Will Arbor Realty Trust (ABR) Rise 18.6%?
Arbor Realty Trust is a real estate investment trust (REIT) that provides loans and services for multifamily and single-family rental properties. Over 80% of the company’s total loan portfolio focuses on the multifamily housing sector — a space that has high barriers to entry, giving Arbor Realty a competitive edge.
On average, multifamily housing tends to weather recessions better than single-family housing. So, ABR is in a good position regardless of inflation. The company is also growing steadily, reporting a GAAP net income of $2.28 per diluted common share, representing a 15% increase over last year and an industry-leading return on equity (ROE) of over 19%.
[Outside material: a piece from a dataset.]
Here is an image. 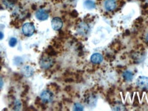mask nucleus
<instances>
[{"instance_id":"obj_9","label":"nucleus","mask_w":148,"mask_h":111,"mask_svg":"<svg viewBox=\"0 0 148 111\" xmlns=\"http://www.w3.org/2000/svg\"><path fill=\"white\" fill-rule=\"evenodd\" d=\"M90 61L92 64H99L103 61V56L100 53H94L90 57Z\"/></svg>"},{"instance_id":"obj_14","label":"nucleus","mask_w":148,"mask_h":111,"mask_svg":"<svg viewBox=\"0 0 148 111\" xmlns=\"http://www.w3.org/2000/svg\"><path fill=\"white\" fill-rule=\"evenodd\" d=\"M123 79L126 81H131L133 79V74L130 71H125L123 74Z\"/></svg>"},{"instance_id":"obj_23","label":"nucleus","mask_w":148,"mask_h":111,"mask_svg":"<svg viewBox=\"0 0 148 111\" xmlns=\"http://www.w3.org/2000/svg\"><path fill=\"white\" fill-rule=\"evenodd\" d=\"M69 1H74V0H69Z\"/></svg>"},{"instance_id":"obj_8","label":"nucleus","mask_w":148,"mask_h":111,"mask_svg":"<svg viewBox=\"0 0 148 111\" xmlns=\"http://www.w3.org/2000/svg\"><path fill=\"white\" fill-rule=\"evenodd\" d=\"M36 17L39 21H46L49 18V14L45 10L40 9L36 12Z\"/></svg>"},{"instance_id":"obj_11","label":"nucleus","mask_w":148,"mask_h":111,"mask_svg":"<svg viewBox=\"0 0 148 111\" xmlns=\"http://www.w3.org/2000/svg\"><path fill=\"white\" fill-rule=\"evenodd\" d=\"M86 102L88 106H95L96 102H97V98L95 95H88L87 97H86Z\"/></svg>"},{"instance_id":"obj_3","label":"nucleus","mask_w":148,"mask_h":111,"mask_svg":"<svg viewBox=\"0 0 148 111\" xmlns=\"http://www.w3.org/2000/svg\"><path fill=\"white\" fill-rule=\"evenodd\" d=\"M53 99V94L51 93L50 91L45 90L42 91L40 94V99L42 102L49 103L51 102Z\"/></svg>"},{"instance_id":"obj_12","label":"nucleus","mask_w":148,"mask_h":111,"mask_svg":"<svg viewBox=\"0 0 148 111\" xmlns=\"http://www.w3.org/2000/svg\"><path fill=\"white\" fill-rule=\"evenodd\" d=\"M84 7L88 10H92V9L95 8V3L92 0H86L84 3Z\"/></svg>"},{"instance_id":"obj_22","label":"nucleus","mask_w":148,"mask_h":111,"mask_svg":"<svg viewBox=\"0 0 148 111\" xmlns=\"http://www.w3.org/2000/svg\"><path fill=\"white\" fill-rule=\"evenodd\" d=\"M1 66H0V70H1Z\"/></svg>"},{"instance_id":"obj_16","label":"nucleus","mask_w":148,"mask_h":111,"mask_svg":"<svg viewBox=\"0 0 148 111\" xmlns=\"http://www.w3.org/2000/svg\"><path fill=\"white\" fill-rule=\"evenodd\" d=\"M73 110H77L80 111L84 110V107L80 103H75L73 106Z\"/></svg>"},{"instance_id":"obj_6","label":"nucleus","mask_w":148,"mask_h":111,"mask_svg":"<svg viewBox=\"0 0 148 111\" xmlns=\"http://www.w3.org/2000/svg\"><path fill=\"white\" fill-rule=\"evenodd\" d=\"M77 31L79 34L81 35H86L89 31V27L86 23H80L77 25Z\"/></svg>"},{"instance_id":"obj_21","label":"nucleus","mask_w":148,"mask_h":111,"mask_svg":"<svg viewBox=\"0 0 148 111\" xmlns=\"http://www.w3.org/2000/svg\"><path fill=\"white\" fill-rule=\"evenodd\" d=\"M146 41H147V42H148V34L147 35V36H146Z\"/></svg>"},{"instance_id":"obj_15","label":"nucleus","mask_w":148,"mask_h":111,"mask_svg":"<svg viewBox=\"0 0 148 111\" xmlns=\"http://www.w3.org/2000/svg\"><path fill=\"white\" fill-rule=\"evenodd\" d=\"M113 110H124L125 106L121 102H116L114 104L113 106Z\"/></svg>"},{"instance_id":"obj_10","label":"nucleus","mask_w":148,"mask_h":111,"mask_svg":"<svg viewBox=\"0 0 148 111\" xmlns=\"http://www.w3.org/2000/svg\"><path fill=\"white\" fill-rule=\"evenodd\" d=\"M21 72L23 74V75L25 76L30 77L34 74V70H33V69L30 67V66H27L22 68Z\"/></svg>"},{"instance_id":"obj_7","label":"nucleus","mask_w":148,"mask_h":111,"mask_svg":"<svg viewBox=\"0 0 148 111\" xmlns=\"http://www.w3.org/2000/svg\"><path fill=\"white\" fill-rule=\"evenodd\" d=\"M103 6L107 11H113L116 8V3L115 0H106Z\"/></svg>"},{"instance_id":"obj_4","label":"nucleus","mask_w":148,"mask_h":111,"mask_svg":"<svg viewBox=\"0 0 148 111\" xmlns=\"http://www.w3.org/2000/svg\"><path fill=\"white\" fill-rule=\"evenodd\" d=\"M63 23H62V19L59 17L53 18L51 21V27L56 31H58L62 28Z\"/></svg>"},{"instance_id":"obj_5","label":"nucleus","mask_w":148,"mask_h":111,"mask_svg":"<svg viewBox=\"0 0 148 111\" xmlns=\"http://www.w3.org/2000/svg\"><path fill=\"white\" fill-rule=\"evenodd\" d=\"M136 85L140 88L147 89H148V78L146 76H140L136 81Z\"/></svg>"},{"instance_id":"obj_17","label":"nucleus","mask_w":148,"mask_h":111,"mask_svg":"<svg viewBox=\"0 0 148 111\" xmlns=\"http://www.w3.org/2000/svg\"><path fill=\"white\" fill-rule=\"evenodd\" d=\"M17 43V40L15 38H11L10 39V41H9V45L11 47H14L16 45Z\"/></svg>"},{"instance_id":"obj_18","label":"nucleus","mask_w":148,"mask_h":111,"mask_svg":"<svg viewBox=\"0 0 148 111\" xmlns=\"http://www.w3.org/2000/svg\"><path fill=\"white\" fill-rule=\"evenodd\" d=\"M21 102H20V101L16 100L15 102H14V108H13L14 110H20V108H21Z\"/></svg>"},{"instance_id":"obj_2","label":"nucleus","mask_w":148,"mask_h":111,"mask_svg":"<svg viewBox=\"0 0 148 111\" xmlns=\"http://www.w3.org/2000/svg\"><path fill=\"white\" fill-rule=\"evenodd\" d=\"M53 65V61L50 57H45L40 61V66L42 69L48 70Z\"/></svg>"},{"instance_id":"obj_19","label":"nucleus","mask_w":148,"mask_h":111,"mask_svg":"<svg viewBox=\"0 0 148 111\" xmlns=\"http://www.w3.org/2000/svg\"><path fill=\"white\" fill-rule=\"evenodd\" d=\"M3 85V79H2V78L0 77V89H1L2 88Z\"/></svg>"},{"instance_id":"obj_20","label":"nucleus","mask_w":148,"mask_h":111,"mask_svg":"<svg viewBox=\"0 0 148 111\" xmlns=\"http://www.w3.org/2000/svg\"><path fill=\"white\" fill-rule=\"evenodd\" d=\"M3 34L2 32H1V31H0V40H2V39L3 38Z\"/></svg>"},{"instance_id":"obj_13","label":"nucleus","mask_w":148,"mask_h":111,"mask_svg":"<svg viewBox=\"0 0 148 111\" xmlns=\"http://www.w3.org/2000/svg\"><path fill=\"white\" fill-rule=\"evenodd\" d=\"M3 5L8 9H12L14 6V2L13 0H2Z\"/></svg>"},{"instance_id":"obj_1","label":"nucleus","mask_w":148,"mask_h":111,"mask_svg":"<svg viewBox=\"0 0 148 111\" xmlns=\"http://www.w3.org/2000/svg\"><path fill=\"white\" fill-rule=\"evenodd\" d=\"M22 31L25 36H31L34 33L35 27L32 23H26L22 27Z\"/></svg>"}]
</instances>
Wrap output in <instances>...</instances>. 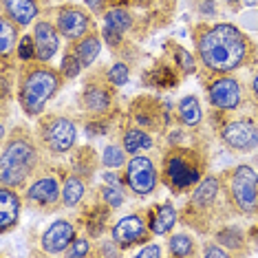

ABR has a trusted history of dividend payments. The company has raised its quarterly dividend for ten consecutive years. Investors recently received $0.37 per share, representing a 23% increase over the past seven quarters.
As of this writing, shares of ABR are sitting between the 52-week low of $15.95 and the 52-week high of $20.74. Shareholders have enjoyed over 6% growth in the past year and a more than 102% increase over the past five years.
When examining the company through the lens of valuation, ABR has the potential to rise up to $20.79 per share, an 18.6% premium to the current price at the time of writing.
Rising Interest Rates Are a Double-Edged Sword
Rising interest rates are beneficial for both OneMain Holdings and Arbor Realty Trust as higher rates support higher profit margins. Despite that, there is one concern — rising rates may also reduce the demand for loans. However, when looking at each of these businesses, focusing on their history and future growth plans, OMF and ABR are solid investments, especially at the current market prices.